Work required:
Extract every record, keeping each one exactly as it is.
*** Opening Extracted entries ***
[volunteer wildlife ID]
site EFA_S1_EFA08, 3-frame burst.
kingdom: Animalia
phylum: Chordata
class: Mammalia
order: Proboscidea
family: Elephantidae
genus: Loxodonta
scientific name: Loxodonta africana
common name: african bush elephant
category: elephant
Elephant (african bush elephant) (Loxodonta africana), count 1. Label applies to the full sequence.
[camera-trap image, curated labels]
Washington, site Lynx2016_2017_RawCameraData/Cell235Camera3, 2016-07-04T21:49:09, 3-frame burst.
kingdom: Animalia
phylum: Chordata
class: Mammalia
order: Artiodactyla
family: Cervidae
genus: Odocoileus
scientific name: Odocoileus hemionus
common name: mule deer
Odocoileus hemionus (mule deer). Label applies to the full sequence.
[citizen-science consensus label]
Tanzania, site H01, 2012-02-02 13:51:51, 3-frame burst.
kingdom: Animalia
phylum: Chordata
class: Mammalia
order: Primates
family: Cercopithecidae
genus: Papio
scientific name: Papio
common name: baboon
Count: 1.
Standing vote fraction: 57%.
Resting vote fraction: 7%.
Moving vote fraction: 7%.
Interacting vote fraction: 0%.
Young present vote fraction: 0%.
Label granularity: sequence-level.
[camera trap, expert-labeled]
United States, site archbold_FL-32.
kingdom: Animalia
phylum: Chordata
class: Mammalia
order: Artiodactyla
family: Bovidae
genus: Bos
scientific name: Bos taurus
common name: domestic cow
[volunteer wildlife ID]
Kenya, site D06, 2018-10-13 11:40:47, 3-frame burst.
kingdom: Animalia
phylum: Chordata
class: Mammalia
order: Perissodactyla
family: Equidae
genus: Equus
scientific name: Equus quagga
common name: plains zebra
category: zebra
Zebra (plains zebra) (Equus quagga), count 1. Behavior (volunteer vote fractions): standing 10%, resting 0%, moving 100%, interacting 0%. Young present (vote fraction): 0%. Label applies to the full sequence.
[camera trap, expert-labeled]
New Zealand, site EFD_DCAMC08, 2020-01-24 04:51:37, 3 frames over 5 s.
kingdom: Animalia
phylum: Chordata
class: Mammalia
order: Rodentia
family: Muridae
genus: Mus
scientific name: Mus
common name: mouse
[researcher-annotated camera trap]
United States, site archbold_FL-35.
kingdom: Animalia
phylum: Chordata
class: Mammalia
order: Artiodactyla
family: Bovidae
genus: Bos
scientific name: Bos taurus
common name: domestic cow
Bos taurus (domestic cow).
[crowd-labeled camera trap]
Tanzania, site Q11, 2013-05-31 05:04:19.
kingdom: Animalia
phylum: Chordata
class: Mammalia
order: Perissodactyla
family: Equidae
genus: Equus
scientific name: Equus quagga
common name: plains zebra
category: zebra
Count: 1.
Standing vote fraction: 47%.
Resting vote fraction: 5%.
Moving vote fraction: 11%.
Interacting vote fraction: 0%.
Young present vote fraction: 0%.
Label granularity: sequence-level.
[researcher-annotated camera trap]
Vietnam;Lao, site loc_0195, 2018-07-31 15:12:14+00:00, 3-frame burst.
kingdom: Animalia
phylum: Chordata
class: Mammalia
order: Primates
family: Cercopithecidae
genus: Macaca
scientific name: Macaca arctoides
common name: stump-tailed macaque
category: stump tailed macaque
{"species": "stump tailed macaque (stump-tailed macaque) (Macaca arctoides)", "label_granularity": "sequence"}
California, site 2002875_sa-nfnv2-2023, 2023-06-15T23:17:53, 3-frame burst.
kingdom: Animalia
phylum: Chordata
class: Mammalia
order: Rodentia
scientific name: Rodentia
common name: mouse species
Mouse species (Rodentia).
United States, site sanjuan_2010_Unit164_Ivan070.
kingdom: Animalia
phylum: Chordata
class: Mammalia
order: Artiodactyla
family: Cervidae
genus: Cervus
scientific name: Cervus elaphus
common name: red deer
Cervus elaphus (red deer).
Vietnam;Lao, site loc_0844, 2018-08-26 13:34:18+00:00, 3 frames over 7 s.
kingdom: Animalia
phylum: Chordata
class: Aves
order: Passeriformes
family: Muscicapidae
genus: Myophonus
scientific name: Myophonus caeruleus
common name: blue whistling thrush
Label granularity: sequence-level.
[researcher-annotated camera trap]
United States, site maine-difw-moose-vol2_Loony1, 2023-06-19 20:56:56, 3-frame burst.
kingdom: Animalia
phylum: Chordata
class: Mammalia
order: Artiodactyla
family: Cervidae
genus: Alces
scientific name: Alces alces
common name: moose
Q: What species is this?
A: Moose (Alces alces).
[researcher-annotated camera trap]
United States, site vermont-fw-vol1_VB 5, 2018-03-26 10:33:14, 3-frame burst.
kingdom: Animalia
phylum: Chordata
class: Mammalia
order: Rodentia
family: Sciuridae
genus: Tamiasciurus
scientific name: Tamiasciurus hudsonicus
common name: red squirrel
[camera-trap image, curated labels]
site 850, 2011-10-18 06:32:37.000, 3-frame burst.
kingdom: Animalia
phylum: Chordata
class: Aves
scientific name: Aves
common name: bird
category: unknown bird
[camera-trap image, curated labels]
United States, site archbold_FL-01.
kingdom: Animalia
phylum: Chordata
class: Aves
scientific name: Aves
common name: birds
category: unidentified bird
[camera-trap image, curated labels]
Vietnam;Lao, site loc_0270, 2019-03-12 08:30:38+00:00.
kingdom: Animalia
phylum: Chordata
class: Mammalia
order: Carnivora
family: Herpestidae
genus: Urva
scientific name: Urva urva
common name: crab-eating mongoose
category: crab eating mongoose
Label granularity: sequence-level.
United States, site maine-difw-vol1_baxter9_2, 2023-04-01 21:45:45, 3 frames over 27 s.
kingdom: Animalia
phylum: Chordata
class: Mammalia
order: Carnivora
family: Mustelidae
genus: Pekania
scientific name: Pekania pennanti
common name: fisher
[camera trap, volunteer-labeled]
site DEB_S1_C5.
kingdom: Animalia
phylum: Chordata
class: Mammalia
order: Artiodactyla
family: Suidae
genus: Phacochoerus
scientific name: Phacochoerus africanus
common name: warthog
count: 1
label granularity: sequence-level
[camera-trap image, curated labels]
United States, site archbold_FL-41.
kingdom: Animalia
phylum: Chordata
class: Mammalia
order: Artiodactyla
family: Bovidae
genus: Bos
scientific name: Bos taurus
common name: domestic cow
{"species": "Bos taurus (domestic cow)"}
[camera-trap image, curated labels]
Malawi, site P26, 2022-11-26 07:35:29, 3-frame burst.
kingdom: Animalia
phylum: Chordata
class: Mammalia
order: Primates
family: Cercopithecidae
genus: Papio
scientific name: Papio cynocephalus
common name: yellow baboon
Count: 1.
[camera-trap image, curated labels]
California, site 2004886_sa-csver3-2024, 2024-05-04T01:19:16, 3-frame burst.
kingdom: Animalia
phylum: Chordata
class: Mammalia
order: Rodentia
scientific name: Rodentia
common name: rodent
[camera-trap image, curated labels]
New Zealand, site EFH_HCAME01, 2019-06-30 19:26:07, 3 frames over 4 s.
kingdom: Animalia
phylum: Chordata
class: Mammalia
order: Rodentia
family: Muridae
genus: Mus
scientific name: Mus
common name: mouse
*** Closing Extracted entries ***
Reply:
[volunteer wildlife ID]
site EFA_S1_EFA08, 3-frame burst.
kingdom: Animalia
phylum: Chordata
class: Mammalia
order: Proboscidea
family: Elephantidae
genus: Loxodonta
scientific name: Loxodonta africana
common name: african bush elephant
category: elephant
Elephant (african bush elephant) (Loxodonta africana), count 1. Label applies to the full sequence.
[camera-trap image, curated labels]
Washington, site Lynx2016_2017_RawCameraData/Cell235Camera3, 2016-07-04T21:49:09, 3-frame burst.
kingdom: Animalia
phylum: Chordata
class: Mammalia
order: Artiodactyla
family: Cervidae
genus: Odocoileus
scientific name: Odocoileus hemionus
common name: mule deer
Odocoileus hemionus (mule deer). Label applies to the full sequence.
[citizen-science consensus label]
Tanzania, site H01, 2012-02-02 13:51:51, 3-frame burst.
kingdom: Animalia
phylum: Chordata
class: Mammalia
order: Primates
family: Cercopithecidae
genus: Papio
scientific name: Papio
common name: baboon
Count: 1.
Standing vote fraction: 57%.
Resting vote fraction: 7%.
Moving vote fraction: 7%.
Interacting vote fraction: 0%.
Young present vote fraction: 0%.
Label granularity: sequence-level.
[camera trap, expert-labeled]
United States, site archbold_FL-32.
kingdom: Animalia
phylum: Chordata
class: Mammalia
order: Artiodactyla
family: Bovidae
genus: Bos
scientific name: Bos taurus
common name: domestic cow
[volunteer wildlife ID]
Kenya, site D06, 2018-10-13 11:40:47, 3-frame burst.
kingdom: Animalia
phylum: Chordata
class: Mammalia
order: Perissodactyla
family: Equidae
genus: Equus
scientific name: Equus quagga
common name: plains zebra
category: zebra
Zebra (plains zebra) (Equus quagga), count 1. Behavior (volunteer vote fractions): standing 10%, resting 0%, moving 100%, interacting 0%. Young present (vote fraction): 0%. Label applies to the full sequence.
[camera trap, expert-labeled]
New Zealand, site EFD_DCAMC08, 2020-01-24 04:51:37, 3 frames over 5 s.
kingdom: Animalia
phylum: Chordata
class: Mammalia
order: Rodentia
family: Muridae
genus: Mus
scientific name: Mus
common name: mouse
[researcher-annotated camera trap]
United States, site archbold_FL-35.
kingdom: Animalia
phylum: Chordata
class: Mammalia
order: Artiodactyla
family: Bovidae
genus: Bos
scientific name: Bos taurus
common name: domestic cow
Bos taurus (domestic cow).
[crowd-labeled camera trap]
Tanzania, site Q11, 2013-05-31 05:04:19.
kingdom: Animalia
phylum: Chordata
class: Mammalia
order: Perissodactyla
family: Equidae
genus: Equus
scientific name: Equus quagga
common name: plains zebra
category: zebra
Count: 1.
Standing vote fraction: 47%.
Resting vote fraction: 5%.
Moving vote fraction: 11%.
Interacting vote fraction: 0%.
Young present vote fraction: 0%.
Label granularity: sequence-level.
[researcher-annotated camera trap]
Vietnam;Lao, site loc_0195, 2018-07-31 15:12:14+00:00, 3-frame burst.
kingdom: Animalia
phylum: Chordata
class: Mammalia
order: Primates
family: Cercopithecidae
genus: Macaca
scientific name: Macaca arctoides
common name: stump-tailed macaque
category: stump tailed macaque
{"species": "stump tailed macaque (stump-tailed macaque) (Macaca arctoides)", "label_granularity": "sequence"}
California, site 2002875_sa-nfnv2-2023, 2023-06-15T23:17:53, 3-frame burst.
kingdom: Animalia
phylum: Chordata
class: Mammalia
order: Rodentia
scientific name: Rodentia
common name: mouse species
Mouse species (Rodentia).
United States, site sanjuan_2010_Unit164_Ivan070.
kingdom: Animalia
phylum: Chordata
class: Mammalia
order: Artiodactyla
family: Cervidae
genus: Cervus
scientific name: Cervus elaphus
common name: red deer
Cervus elaphus (red deer).
Vietnam;Lao, site loc_0844, 2018-08-26 13:34:18+00:00, 3 frames over 7 s.
kingdom: Animalia
phylum: Chordata
class: Aves
order: Passeriformes
family: Muscicapidae
genus: Myophonus
scientific name: Myophonus caeruleus
common name: blue whistling thrush
Label granularity: sequence-level.
[researcher-annotated camera trap]
United States, site maine-difw-moose-vol2_Loony1, 2023-06-19 20:56:56, 3-frame burst.
kingdom: Animalia
phylum: Chordata
class: Mammalia
order: Artiodactyla
family: Cervidae
genus: Alces
scientific name: Alces alces
common name: moose
Q: What species is this?
A: Moose (Alces alces).
[researcher-annotated camera trap]
United States, site vermont-fw-vol1_VB 5, 2018-03-26 10:33:14, 3-frame burst.
kingdom: Animalia
phylum: Chordata
class: Mammalia
order: Rodentia
family: Sciuridae
genus: Tamiasciurus
scientific name: Tamiasciurus hudsonicus
common name: red squirrel
[camera-trap image, curated labels]
site 850, 2011-10-18 06:32:37.000, 3-frame burst.
kingdom: Animalia
phylum: Chordata
class: Aves
scientific name: Aves
common name: bird
category: unknown bird
[camera-trap image, curated labels]
United States, site archbold_FL-01.
kingdom: Animalia
phylum: Chordata
class: Aves
scientific name: Aves
common name: birds
category: unidentified bird
[camera-trap image, curated labels]
Vietnam;Lao, site loc_0270, 2019-03-12 08:30:38+00:00.
kingdom: Animalia
phylum: Chordata
class: Mammalia
order: Carnivora
family: Herpestidae
genus: Urva
scientific name: Urva urva
common name: crab-eating mongoose
category: crab eating mongoose
Label granularity: sequence-level.
United States, site maine-difw-vol1_baxter9_2, 2023-04-01 21:45:45, 3 frames over 27 s.
kingdom: Animalia
phylum: Chordata
class: Mammalia
order: Carnivora
family: Mustelidae
genus: Pekania
scientific name: Pekania pennanti
common name: fisher
[camera trap, volunteer-labeled]
site DEB_S1_C5.
kingdom: Animalia
phylum: Chordata
class: Mammalia
order: Artiodactyla
family: Suidae
genus: Phacochoerus
scientific name: Phacochoerus africanus
common name: warthog
count: 1
label granularity: sequence-level
[camera-trap image, curated labels]
United States, site archbold_FL-41.
kingdom: Animalia
phylum: Chordata
class: Mammalia
order: Artiodactyla
family: Bovidae
genus: Bos
scientific name: Bos taurus
common name: domestic cow
{"species": "Bos taurus (domestic cow)"}
[camera-trap image, curated labels]
Malawi, site P26, 2022-11-26 07:35:29, 3-frame burst.
kingdom: Animalia
phylum: Chordata
class: Mammalia
order: Primates
family: Cercopithecidae
genus: Papio
scientific name: Papio cynocephalus
common name: yellow baboon
Count: 1.
[camera-trap image, curated labels]
California, site 2004886_sa-csver3-2024, 2024-05-04T01:19:16, 3-frame burst.
kingdom: Animalia
phylum: Chordata
class: Mammalia
order: Rodentia
scientific name: Rodentia
common name: rodent
[camera-trap image, curated labels]
New Zealand, site EFH_HCAME01, 2019-06-30 19:26:07, 3 frames over 4 s.
kingdom: Animalia
phylum: Chordata
class: Mammalia
order: Rodentia
family: Muridae
genus: Mus
scientific name: Mus
common name: mouse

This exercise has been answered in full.